Вопрос же в следующем. 
Можно ли как то вернуть привычное поведение системы? (_припоминаю что для просмотра doc на пк пользователя меняли реестр_)

Какие способы "по феншую" существуют для просмотра документов в текущих реалиях? Поделитесь опытом кто как решает данную задачу?)

----------


## Ijohnni

Забыл уточнить что всё действие происходит в управляемых формах на тонком клиенте.

----------


## Ijohnni

Решение проблемы в конкретной ситуации нашли однако было бы интересно узнать мнение здешних разработчиков)


В общем,  ситуация оказалась следующей. Открытие в отдельном приложении - в нашем случае скорее исключение чем правило поэтому было принято решение исследовать этот вопрос поглубже. Покопавшись в настройках IE (Настроить надстройки) пользователя и проблемном ПК нашли одно отличие - PDF reader DC на компьютере пользователя. Собственно теперь предпросмотр PDF вернулся на свои места)

----------


## rootuk

1с тут не причем, используются исключительно настройки браузера IE (для открытия html в 1с используется движок IE)

----------


## Ijohnni

> 1с тут не причем, используются исключительно настройки браузера IE (для открытия html в 1с используется движок IE)

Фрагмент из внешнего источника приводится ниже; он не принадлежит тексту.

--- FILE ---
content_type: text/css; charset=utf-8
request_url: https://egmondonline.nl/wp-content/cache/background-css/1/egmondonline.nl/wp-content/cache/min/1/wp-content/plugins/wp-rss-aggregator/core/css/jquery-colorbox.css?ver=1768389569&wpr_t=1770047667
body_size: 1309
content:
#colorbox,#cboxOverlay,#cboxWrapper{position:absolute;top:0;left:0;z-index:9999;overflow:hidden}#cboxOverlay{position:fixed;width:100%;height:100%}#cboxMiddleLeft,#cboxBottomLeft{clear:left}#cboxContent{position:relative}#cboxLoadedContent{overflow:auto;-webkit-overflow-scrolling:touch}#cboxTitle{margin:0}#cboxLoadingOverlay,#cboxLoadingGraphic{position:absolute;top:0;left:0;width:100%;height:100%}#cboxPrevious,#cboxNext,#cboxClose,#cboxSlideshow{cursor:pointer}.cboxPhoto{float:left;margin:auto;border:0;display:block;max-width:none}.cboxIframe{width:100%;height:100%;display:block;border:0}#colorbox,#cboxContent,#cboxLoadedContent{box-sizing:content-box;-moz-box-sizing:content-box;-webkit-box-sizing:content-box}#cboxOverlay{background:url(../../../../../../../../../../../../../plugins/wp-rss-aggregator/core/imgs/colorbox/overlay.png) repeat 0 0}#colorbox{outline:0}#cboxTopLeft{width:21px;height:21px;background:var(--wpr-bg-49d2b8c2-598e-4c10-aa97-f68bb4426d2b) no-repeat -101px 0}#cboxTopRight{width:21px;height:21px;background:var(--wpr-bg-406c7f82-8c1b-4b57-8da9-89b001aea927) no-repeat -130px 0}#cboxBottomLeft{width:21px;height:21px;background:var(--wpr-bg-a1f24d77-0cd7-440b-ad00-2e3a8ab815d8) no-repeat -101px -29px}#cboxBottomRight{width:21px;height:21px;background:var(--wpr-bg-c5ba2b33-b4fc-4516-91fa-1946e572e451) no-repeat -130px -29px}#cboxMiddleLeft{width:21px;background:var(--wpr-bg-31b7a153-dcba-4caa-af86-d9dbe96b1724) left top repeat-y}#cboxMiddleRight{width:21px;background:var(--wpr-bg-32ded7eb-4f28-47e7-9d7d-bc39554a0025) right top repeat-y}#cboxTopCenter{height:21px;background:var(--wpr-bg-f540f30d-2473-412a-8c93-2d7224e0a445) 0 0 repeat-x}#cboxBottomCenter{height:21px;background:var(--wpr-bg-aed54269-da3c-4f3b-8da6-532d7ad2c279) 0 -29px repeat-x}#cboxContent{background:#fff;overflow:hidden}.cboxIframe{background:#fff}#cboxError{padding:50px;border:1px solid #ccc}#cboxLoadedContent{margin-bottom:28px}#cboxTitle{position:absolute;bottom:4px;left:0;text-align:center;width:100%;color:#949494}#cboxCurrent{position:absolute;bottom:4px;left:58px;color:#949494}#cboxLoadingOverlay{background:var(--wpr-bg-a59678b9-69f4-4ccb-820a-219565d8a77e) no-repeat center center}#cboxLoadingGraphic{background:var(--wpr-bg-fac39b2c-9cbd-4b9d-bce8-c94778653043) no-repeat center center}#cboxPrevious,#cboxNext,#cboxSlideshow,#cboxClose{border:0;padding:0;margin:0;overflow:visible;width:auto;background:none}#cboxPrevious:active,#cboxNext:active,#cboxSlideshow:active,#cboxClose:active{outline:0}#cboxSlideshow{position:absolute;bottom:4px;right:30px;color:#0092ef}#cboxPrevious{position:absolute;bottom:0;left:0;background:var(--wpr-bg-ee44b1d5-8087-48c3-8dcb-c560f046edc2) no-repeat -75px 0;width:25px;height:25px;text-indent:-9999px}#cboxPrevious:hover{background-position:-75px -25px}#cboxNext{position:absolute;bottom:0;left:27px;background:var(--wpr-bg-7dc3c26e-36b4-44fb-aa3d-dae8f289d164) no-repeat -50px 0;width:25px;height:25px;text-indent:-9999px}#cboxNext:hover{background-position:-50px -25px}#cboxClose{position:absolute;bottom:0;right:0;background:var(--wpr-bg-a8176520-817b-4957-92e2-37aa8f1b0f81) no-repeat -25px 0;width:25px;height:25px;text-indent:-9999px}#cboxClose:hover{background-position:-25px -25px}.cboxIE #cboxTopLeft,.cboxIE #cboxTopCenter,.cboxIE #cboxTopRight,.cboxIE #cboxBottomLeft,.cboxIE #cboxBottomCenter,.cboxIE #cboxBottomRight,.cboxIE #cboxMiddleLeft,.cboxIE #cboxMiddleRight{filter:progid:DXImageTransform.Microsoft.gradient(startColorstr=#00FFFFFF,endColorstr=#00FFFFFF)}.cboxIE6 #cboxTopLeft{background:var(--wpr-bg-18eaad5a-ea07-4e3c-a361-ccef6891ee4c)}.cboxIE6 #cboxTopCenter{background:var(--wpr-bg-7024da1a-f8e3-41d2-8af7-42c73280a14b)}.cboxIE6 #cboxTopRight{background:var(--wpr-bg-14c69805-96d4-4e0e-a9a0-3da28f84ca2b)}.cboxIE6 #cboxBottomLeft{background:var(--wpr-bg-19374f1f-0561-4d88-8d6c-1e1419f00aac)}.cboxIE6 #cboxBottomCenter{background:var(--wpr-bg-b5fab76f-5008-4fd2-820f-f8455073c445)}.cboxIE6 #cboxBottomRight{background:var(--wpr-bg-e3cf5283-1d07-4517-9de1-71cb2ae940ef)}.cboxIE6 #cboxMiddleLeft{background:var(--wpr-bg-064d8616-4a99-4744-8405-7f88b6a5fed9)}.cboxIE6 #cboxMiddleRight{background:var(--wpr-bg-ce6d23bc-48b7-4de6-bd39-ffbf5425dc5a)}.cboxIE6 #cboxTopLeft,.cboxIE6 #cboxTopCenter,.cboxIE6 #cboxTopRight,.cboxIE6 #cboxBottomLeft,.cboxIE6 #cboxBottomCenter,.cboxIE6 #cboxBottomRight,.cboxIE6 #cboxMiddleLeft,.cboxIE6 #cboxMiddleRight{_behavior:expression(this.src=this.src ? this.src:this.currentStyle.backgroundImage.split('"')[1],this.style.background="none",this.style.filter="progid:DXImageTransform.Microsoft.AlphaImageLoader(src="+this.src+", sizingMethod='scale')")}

> До недавнего времени (8.3.8.1933)


Такая проблема появилась только после обновления на новую платформу. А как вы решали задачу просмотра PDF?

----------


## Константин13

Здравствуйте!
Подскажите о какой надстройке идет речь и как ее настроили?

----------


## Константин13

> Решение проблемы в конкретной ситуации нашли однако было бы интересно узнать мнение здешних разработчиков)
> 
> 
> В общем,  ситуация оказалась следующей. Открытие в отдельном приложении - в нашем случае скорее исключение чем правило поэтому было принято решение исследовать этот вопрос поглубже. Покопавшись в настройках IE (Настроить надстройки) пользователя и проблемном ПК нашли одно отличие - PDF reader DC на компьютере пользователя. Собственно теперь предпросмотр PDF вернулся на свои места)


О какой надстройке идет речь и как ее настроили?

----------